Allow me to propose a scenario. Imagine you make widgets and are considering launching a new widget. Before you go to market, you would like to know if your customers will buy the new widget. A consultant comes to you and says that for several thousand dollars, they will go out and talk with your top 30 customers about the new widget. The consultant will get feedback on what they like and don’t like about the new widget and find out if they would buy the new widget, how many widgets they would likely buy and if there is anything you could do that would influence them to buy an even larger quantity of widgets. The consultant will also ask them what they like and don’t like about your business, your other widgets and how you treat them as customers.
After the interviews are completed, the consultant will tell you if you should launch your new widget and how many widgets you are likely to sell. That would be really valuable information to have before you start making the new widget, right?
But here is the catch — they will not tell you what any of your best customers said they like or don’t like about your company or products. The consultant also will not share with you which of your best customers indicated they would actually purchase the new widget or how many widgets particular customers would be interested in purchasing. And they will not share any specifics about what you could do that would influence a particular customer to purchase a larger quantity of your new widget.
All of the sudden, this process does not seem quite as valuable, does it? I don’t know about you, but I want to know what my best customers like and don’t like about my business, and I certainly don’t want to waste our sales force’s time trying to sell the widget to people who said they aren’t interested.
Would you spend thousands of dollars for a consultant to give you such limited information? I wouldn’t.
Yet, for more than 50 years, nonprofit organizations have purchased this exact service under the label of a campaign feasibility study. Much like the above scenario, a campaign feasibility study provides an organization with valuable information about its campaign fundraising potential. The problem is that clients have had to live with vague feedback simply because the consultant told them that conversations with their top donors must remain confidential in order to collect the necessary information.

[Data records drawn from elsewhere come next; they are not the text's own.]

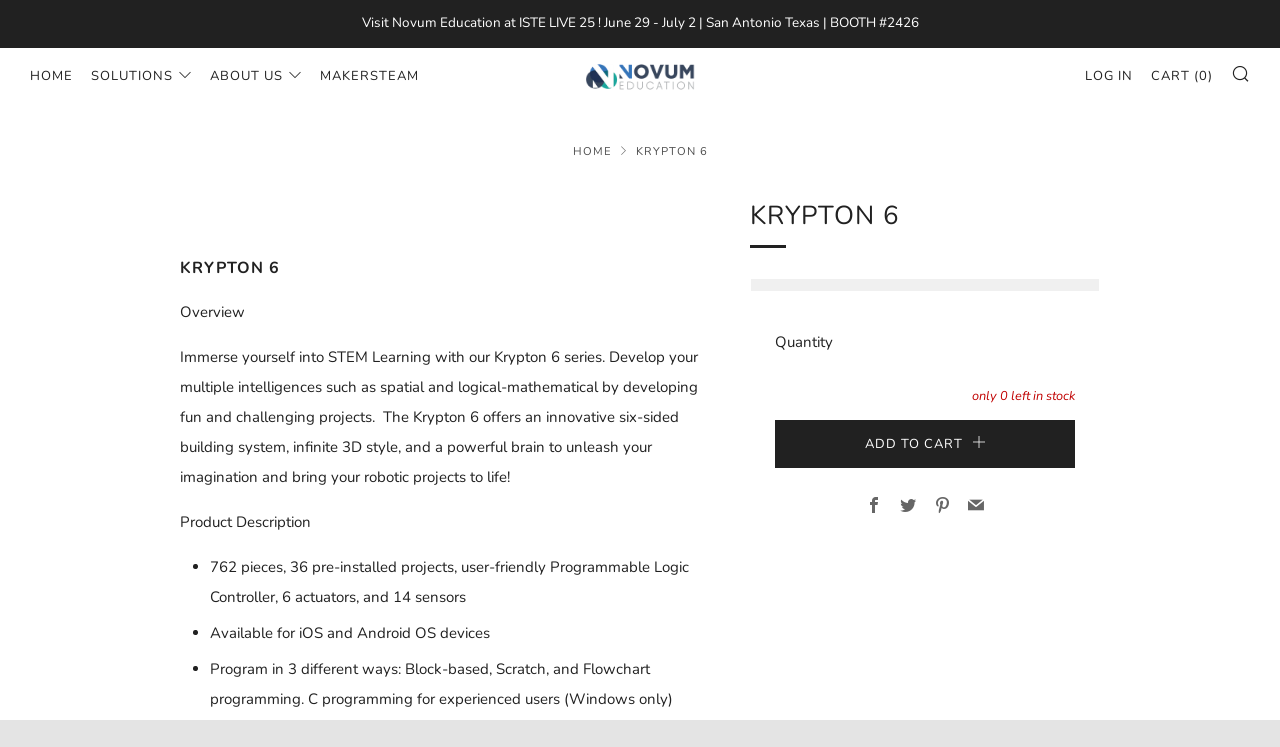

--- FILE ---
content_type: text/javascript
request_url: https://novumedu.com/cdn/shop/t/8/assets/custom.js?v=152733329445290166911601060646
body_size: -693
content:
//# sourceMappingURL=/cdn/shop/t/8/assets/custom.js.map?v=152733329445290166911601060646
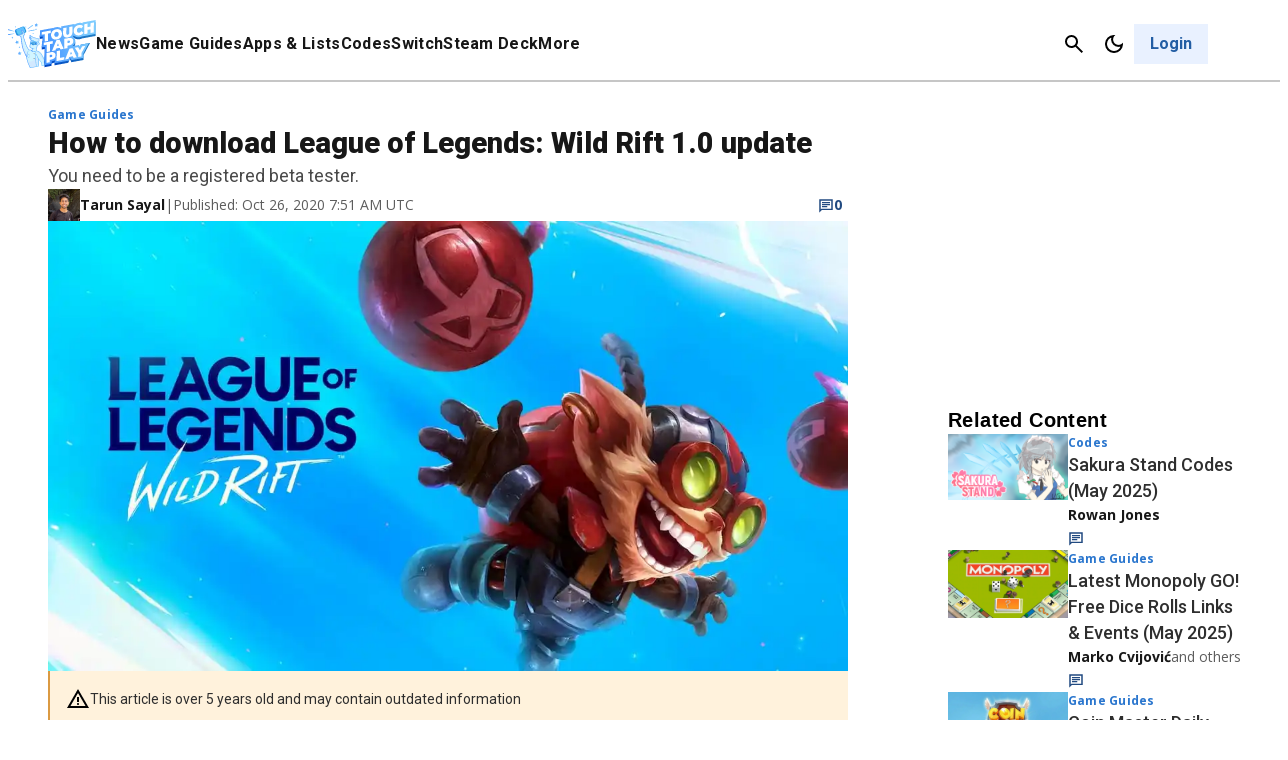

--- FILE ---
content_type: application/javascript
request_url: https://www.touchtapplay.com/wp-content/plugins/gamurs-wordpress-blocks/build/auth-login/view.js?ver=a8490ba6f61ea48f1e25
body_size: 497
content:
(()=>{var e=null,o=document.getElementById("wp-block-gamurs-auth-login-form");window.GAMURS_wordpress_blocks=window.GAMURS_wordpress_blocks||{},window.GAMURS_wordpress_blocks.auth=window.GAMURS_wordpress_blocks.auth||{},window.GAMURS_wordpress_blocks.auth.ui=window.GAMURS_wordpress_blocks.auth.ui||{},window.GAMURS_wordpress_blocks.auth.ui.login=window.GAMURS_wordpress_blocks.auth.ui.login||{},window.GAMURS_wordpress_blocks.auth.ui.login.resetState=function(){o.style.display="flex",o.querySelector('input[name="email"]').value="",o.querySelector('input[name="password"]').value="",Array.from(o.querySelectorAll("label.is-error-state .wp-block-gamurs-input__helper.added")).forEach((function(e){e.remove()})),Array.from(o.querySelectorAll("label")).forEach((function(e){e.classList.remove("is-error-state"),e.classList.add("is-enabled-state")})),Array.from(o.parentElement.querySelectorAll(".wp-block-gamurs-auth-login__message")).forEach((function(e){e.style.display="none"}))},o.addEventListener("submit",(function(t){t.preventDefault(),window.clearTimeout(e),e=window.setTimeout((async function(){document.getElementById("wp-block-gamurs-auth-login-generic-error").style.display="none",Array.from(o.querySelectorAll("label.is-error-state .wp-block-gamurs-input__helper.added")).forEach((function(e){e.remove()})),Array.from(o.querySelectorAll("label")).forEach((function(e){e.classList.remove("is-error-state"),e.classList.add("is-enabled-state")}));var e=o.querySelector('button[type="submit"]');if(e&&(e.disabled=!0),window.GAMURS_wordpress_blocks.auth.firebase&&window.GAMURS_wordpress_blocks.auth.firebase.auth){const s=new FormData(t.target),r=s.get("email"),l=s.get("password");try{const e=await window.GAMURS_wordpress_blocks.auth.firebase.auth.signInWithEmailAndPassword(r,l);console.log("logged in",e),window.snowplow&&window.snowplow("setUserId",e.uid),o.querySelector('label:has(input[name="email"])').value="",o.querySelector('label:has(input[name="password"])').value=""}catch(t){var a=document.createElement("span");switch(a.classList.add("wp-block-gamurs-input__helper"),a.classList.add("added"),t.code){case"auth/invalid-email":a.innerText="Invalid email address",o.querySelector('label:has(input[name="email"])').classList.remove("is-enabled-state"),o.querySelector('label:has(input[name="email"])').classList.add("is-error-state"),o.querySelector('label:has(input[name="email"])').appendChild(a);break;case"auth/missing-password":a.innerText="No password provided",o.querySelector('label:has(input[name="password"])').classList.remove("is-enabled-state"),o.querySelector('label:has(input[name="password"])').classList.add("is-error-state"),o.querySelector('label:has(input[name="password"])').appendChild(a);break;case"auth/invalid-credential":document.getElementById("wp-block-gamurs-auth-login-details-error").style.display="block";break;default:document.getElementById("wp-block-gamurs-auth-login-generic-error").style.display="block"}e&&(e.disabled=!1)}}}),200)}));var t=document.querySelector('#wp-block-gamurs-auth-login-form .wp-block-gamurs-icon[class*="icon-visibility"]'),a=document.querySelector('#wp-block-gamurs-auth-login-form input[name="password"]');t&&a&&t.addEventListener("click",(function(e){e.preventDefault(),window.snowplow&&window.snowplow("trackStructEvent",{category:"GAMURS Account",action:"Password Visibility Toggled",label:e.currentTarget.classList.contains("icon-visibility-on")?"Off":"On"}),e.currentTarget.classList.toggle("icon-visibility-off"),e.currentTarget.classList.toggle("icon-visibility-on"),a.type="password"===a.type?"text":"password"}));var s=document.getElementById("wp-block-gamurs-auth-login-forgot-password");s&&s.addEventListener("click",(function(e){e.preventDefault(),window.snowplow&&window.snowplow("trackStructEvent",{category:"GAMURS Account",action:"Forgot Password Clicked"}),window.GAMURS_wordpress_blocks.auth.ui.goToForgot()}));var r=document.getElementById("wp-block-gamurs-auth-login-dont-have-an-account");r&&r.addEventListener("click",(function(e){e.preventDefault(),window.snowplow&&window.snowplow("trackStructEvent",{category:"GAMURS Account",action:"Switch to Signup Screen Clicked"}),window.GAMURS_wordpress_blocks.auth.ui.goToSignup()}))})();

This is simply not the case.
The Confidentiality Problem Of Nonprofit Insights
A little over 10 years ago, we decided to test this long-held confidentiality theory. So, we asked clients’ donors, whom we had interviewed for a study, “How would you have felt if we told you the interview was not going to be confidential but, instead, that we would share information with the organization to help them make informed decisions, and that if there was anything you did not want shared, we would put in it the vault?”
Across the board, we heard responses similar to, “That would be great! I always assumed that the consultant was going to run back and share what I said anyway, so I was always a little guarded,” and “I would appreciate that very much. If I’m going to take an hour of my time to give my thoughts, I want the organization to hear them.”

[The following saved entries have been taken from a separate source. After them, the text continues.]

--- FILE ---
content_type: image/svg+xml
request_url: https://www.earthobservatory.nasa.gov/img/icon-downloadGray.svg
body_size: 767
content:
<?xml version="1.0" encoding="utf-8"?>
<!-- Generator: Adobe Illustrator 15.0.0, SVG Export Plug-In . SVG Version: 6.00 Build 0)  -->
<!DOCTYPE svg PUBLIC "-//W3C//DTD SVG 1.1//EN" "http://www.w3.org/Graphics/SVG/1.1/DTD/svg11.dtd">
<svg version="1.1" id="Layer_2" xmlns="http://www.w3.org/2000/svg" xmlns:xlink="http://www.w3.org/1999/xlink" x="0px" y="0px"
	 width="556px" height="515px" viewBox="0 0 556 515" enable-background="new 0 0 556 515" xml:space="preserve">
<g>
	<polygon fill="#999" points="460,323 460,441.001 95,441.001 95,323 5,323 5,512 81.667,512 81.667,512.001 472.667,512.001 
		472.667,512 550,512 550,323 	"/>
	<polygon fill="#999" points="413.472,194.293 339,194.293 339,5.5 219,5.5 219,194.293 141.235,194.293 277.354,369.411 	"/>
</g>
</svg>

It turns out that even when consultants position the interviews as confidential, the people being interviewed don’t believe that to be the case — essentially assuming fundraising consultants are liars. As someone who has spent nearly 30 years as a fundraising consultant, that was a very difficult thing to digest.
Breaking The Mold Of The Confidential Campaign Feasibility Study
This new understanding caused us to change how we go about conducting campaign feasibility studies. From day one, we make sure the donors we are interviewing understand that we take confidentiality seriously and that they can go “off the record” at any time and know that we will honor their request. This has allowed us to have some frank conversations with donors — conversations they would have likely never had with us when they were suspected of our commitment to their confidentiality.
It has also given us the latitude to debrief with our clients after the interviews so that the organizations we work with can understand what each donor likes and does not like, if they will contribute to the capital campaign, the likely level of contribution and any factors that might encourage them to contribute more. By having these conversations, we allow our clients to make well-informed decisions and be our partner in crafting campaign strategies.
My advice to you: If you are hiring a consultant to conduct a study, be sure to ask if the interviews are confidential and, if so, how they will relay important information to you. If you, too, find that confidential interviews have shortcomings, you can ask your consultant if they would consider doing the interviews without confidentiality, even if that is not their normal practice.
The most important thing is to make sure that whoever you hire clearly communicates the nature of the interview with the interviewees. If it is not confidential, that needs to be made clear when the interview is requested and again by the consultant when the interview begins. If it is confidential, then you need to make sure that you and the consultant honor that commitment to the donor.
From my perspective, the confidential feasibility study model is a barrier to the process, not a catalyst, and a disservice to clients. Not only do I encourage my colleagues in the fundraising field to do away with the tradition of confidential studies, but I also encourage nonprofit clients to request a transparent interview process for their own benefit.